University of Michigan Biological Station
The University of Michigan Biological Station (UMBS) is a research and teaching facility operated by the University of Michigan. It is located on the south shore of Douglas Lake in Cheboygan County, Michigan. The station consists of 10,000 acres (40 km²) of land near Pellston, Michigan in the northern Lower Peninsula of Michigan and 3,200 acres (13 km²) on Sugar Island in the St. Mary’s River near Sault Ste. Marie, in the Upper Peninsula. It is one of only 47 Biosphere Reserves in the United States.
Founded in 1909, it has grown to include approximately 150 buildings, including classrooms, dormitories, a dining hall, and research facilities. Undergraduate and graduate courses are available in the spring and summer terms. It has a full-time staff of 15.

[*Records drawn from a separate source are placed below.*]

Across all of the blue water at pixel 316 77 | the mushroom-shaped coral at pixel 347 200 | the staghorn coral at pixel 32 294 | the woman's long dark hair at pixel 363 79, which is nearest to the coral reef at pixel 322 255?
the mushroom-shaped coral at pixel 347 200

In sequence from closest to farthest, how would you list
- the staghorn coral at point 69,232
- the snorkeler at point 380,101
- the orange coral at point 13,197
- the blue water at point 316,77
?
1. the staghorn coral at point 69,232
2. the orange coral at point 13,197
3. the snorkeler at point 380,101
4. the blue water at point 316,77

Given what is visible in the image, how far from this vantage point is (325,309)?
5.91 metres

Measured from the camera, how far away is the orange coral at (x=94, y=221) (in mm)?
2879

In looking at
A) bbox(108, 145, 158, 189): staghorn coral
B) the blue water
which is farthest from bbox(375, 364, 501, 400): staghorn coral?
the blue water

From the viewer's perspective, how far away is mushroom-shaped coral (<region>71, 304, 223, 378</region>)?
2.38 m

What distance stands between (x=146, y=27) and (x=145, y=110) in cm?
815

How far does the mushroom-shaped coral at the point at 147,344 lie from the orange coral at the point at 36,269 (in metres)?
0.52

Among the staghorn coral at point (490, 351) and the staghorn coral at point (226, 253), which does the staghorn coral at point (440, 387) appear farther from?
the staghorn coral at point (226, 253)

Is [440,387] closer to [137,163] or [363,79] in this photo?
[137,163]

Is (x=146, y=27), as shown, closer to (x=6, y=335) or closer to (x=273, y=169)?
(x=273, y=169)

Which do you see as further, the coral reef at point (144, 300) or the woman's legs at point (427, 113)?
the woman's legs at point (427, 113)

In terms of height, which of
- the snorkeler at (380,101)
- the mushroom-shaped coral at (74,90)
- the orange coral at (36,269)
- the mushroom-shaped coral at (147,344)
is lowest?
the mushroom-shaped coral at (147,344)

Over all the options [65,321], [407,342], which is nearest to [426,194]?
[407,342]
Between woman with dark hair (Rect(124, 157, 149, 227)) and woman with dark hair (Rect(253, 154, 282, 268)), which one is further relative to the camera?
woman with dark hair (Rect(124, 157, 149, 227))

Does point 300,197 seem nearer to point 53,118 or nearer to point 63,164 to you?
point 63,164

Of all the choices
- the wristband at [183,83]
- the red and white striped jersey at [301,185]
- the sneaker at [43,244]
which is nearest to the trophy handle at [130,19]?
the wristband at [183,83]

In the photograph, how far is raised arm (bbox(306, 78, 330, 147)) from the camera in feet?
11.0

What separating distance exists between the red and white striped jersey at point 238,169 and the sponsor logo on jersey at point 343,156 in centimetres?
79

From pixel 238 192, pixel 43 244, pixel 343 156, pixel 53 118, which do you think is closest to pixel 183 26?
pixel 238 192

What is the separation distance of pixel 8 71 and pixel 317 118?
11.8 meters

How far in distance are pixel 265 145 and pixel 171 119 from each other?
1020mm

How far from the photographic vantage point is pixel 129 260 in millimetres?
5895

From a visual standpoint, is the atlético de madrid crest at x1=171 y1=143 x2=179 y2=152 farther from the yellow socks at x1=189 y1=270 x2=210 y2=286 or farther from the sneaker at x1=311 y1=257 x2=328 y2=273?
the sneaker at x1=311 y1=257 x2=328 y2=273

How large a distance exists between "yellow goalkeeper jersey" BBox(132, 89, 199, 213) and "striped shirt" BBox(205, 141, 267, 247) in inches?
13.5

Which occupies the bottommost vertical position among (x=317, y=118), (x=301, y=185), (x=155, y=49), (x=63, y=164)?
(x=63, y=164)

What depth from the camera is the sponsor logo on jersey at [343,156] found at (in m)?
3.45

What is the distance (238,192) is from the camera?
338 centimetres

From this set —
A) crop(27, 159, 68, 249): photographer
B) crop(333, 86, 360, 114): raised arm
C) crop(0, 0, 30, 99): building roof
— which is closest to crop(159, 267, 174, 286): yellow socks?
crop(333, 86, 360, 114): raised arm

In the 2000s, UMBS is increasingly focusing on the measurement of climate change. Its field researchers are gauging the impact of global warming and increased levels of atmospheric carbon dioxide on the ecosystem of the upper Great Lakes region, and are using field data to improve the computer models used to forecast further change. Several archaeological digs have been conducted at the station as well.
UMBS field researchers sometimes call the station "bug camp" amongst themselves. This is believed to be due to the number of mosquitoes and other insects present. It is also known as "The Bio-Station".

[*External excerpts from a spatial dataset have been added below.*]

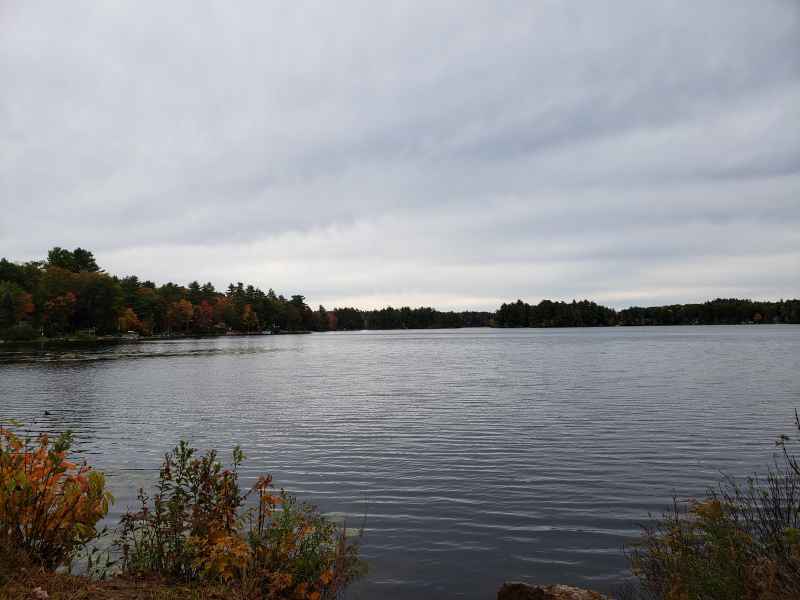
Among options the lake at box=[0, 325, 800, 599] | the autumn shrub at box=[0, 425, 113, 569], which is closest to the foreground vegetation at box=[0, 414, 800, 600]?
the autumn shrub at box=[0, 425, 113, 569]

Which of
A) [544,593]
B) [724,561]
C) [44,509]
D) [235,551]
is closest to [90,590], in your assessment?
[44,509]

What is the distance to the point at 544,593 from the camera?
7938mm

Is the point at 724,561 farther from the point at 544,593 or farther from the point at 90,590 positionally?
the point at 90,590

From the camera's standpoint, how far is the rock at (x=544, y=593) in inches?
309

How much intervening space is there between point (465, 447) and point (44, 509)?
15811mm

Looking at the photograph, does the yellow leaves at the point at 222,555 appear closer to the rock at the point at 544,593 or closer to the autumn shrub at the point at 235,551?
the autumn shrub at the point at 235,551

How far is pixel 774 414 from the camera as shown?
92.0ft

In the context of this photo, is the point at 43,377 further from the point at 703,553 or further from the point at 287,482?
the point at 703,553

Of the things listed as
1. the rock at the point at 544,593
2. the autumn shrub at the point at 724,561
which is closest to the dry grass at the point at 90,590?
the rock at the point at 544,593

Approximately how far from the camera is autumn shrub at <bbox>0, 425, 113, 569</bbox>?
804 centimetres

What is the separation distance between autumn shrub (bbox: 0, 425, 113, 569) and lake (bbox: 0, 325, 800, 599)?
4670mm

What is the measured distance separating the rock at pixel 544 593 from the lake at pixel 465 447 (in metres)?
1.43

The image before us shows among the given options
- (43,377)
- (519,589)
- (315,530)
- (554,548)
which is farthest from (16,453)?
(43,377)

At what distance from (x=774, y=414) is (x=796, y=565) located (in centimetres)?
2622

The UMBS is also home to Michigan's most endangered species and one of the most endangered species in the world: the Hungerford's Crawling Water Beetle. The species lives in only five locations in the world, two of which are in Emmet County. One of these, a two and a half mile stretch downstream from the Douglas Road crossing of the East Branch of the Maple River supports the only stable population of the Hungerford's Crawling Water Beetle, with roughly 1000 specimens. This area, though technically not part of the UMBS is largely within and along the boundary of the University of Michigan Biological Station.
UMBS is also the home of the Great Lakes Piping Plover captive rearing facility. The plovers are a critically endangered shorebird, but thanks to extensive conservation efforts the population is on the rise.